### THE REQUEST
Can you locate each line in the entries below containing the word "that" and copy every such line in full?

(Stored data entries)

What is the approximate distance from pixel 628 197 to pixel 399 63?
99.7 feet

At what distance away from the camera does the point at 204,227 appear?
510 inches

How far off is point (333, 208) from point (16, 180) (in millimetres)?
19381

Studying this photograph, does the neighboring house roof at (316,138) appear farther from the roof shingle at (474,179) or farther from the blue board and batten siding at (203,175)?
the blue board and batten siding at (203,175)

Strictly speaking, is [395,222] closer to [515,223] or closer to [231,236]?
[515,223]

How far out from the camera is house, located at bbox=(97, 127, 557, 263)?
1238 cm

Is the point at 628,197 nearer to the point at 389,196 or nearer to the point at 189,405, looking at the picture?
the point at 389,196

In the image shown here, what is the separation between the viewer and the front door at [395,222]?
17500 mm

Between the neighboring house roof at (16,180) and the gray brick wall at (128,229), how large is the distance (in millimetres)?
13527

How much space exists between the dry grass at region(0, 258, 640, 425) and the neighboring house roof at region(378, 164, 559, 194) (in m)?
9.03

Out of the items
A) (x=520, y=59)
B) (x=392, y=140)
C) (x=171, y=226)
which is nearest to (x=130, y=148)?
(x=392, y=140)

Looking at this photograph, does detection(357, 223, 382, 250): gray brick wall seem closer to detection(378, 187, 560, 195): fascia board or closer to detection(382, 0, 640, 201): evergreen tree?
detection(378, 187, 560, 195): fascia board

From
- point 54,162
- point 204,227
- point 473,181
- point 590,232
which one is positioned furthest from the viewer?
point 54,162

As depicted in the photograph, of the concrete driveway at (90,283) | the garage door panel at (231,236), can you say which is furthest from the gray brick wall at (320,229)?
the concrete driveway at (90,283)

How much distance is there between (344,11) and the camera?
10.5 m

...

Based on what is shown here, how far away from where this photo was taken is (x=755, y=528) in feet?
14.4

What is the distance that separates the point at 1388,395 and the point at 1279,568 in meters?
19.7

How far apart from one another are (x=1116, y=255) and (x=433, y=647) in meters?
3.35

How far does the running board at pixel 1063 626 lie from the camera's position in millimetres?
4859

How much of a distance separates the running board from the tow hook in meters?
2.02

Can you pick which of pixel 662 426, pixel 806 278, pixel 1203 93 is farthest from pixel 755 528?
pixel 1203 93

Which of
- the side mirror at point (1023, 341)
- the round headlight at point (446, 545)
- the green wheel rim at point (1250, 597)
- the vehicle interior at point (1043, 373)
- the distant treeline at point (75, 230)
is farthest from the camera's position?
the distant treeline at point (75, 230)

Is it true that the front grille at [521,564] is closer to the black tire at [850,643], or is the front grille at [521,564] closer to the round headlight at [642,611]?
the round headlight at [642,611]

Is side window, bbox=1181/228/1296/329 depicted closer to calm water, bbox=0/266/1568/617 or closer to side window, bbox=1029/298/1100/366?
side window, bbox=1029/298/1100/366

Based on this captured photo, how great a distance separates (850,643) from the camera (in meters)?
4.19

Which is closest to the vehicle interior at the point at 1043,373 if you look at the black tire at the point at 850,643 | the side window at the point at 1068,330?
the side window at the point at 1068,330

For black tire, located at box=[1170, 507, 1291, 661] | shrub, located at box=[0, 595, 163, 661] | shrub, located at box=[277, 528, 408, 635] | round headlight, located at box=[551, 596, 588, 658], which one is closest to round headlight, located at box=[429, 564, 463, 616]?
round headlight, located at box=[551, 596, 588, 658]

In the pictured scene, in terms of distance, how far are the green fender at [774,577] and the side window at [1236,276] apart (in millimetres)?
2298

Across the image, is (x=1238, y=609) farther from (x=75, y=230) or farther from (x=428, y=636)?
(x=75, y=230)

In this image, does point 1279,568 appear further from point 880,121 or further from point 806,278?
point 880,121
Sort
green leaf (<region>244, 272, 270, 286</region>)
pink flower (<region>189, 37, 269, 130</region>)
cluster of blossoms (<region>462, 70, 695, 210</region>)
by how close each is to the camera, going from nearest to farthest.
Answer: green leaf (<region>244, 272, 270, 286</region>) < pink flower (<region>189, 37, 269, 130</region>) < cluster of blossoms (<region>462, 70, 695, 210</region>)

### TASK RESPONSE
What is the distance that separates the point at 1388,395 and the point at 1279,568 in meters?
Is it true that the front grille at [521,564] is closer to the black tire at [850,643], or is the front grille at [521,564] closer to the round headlight at [642,611]?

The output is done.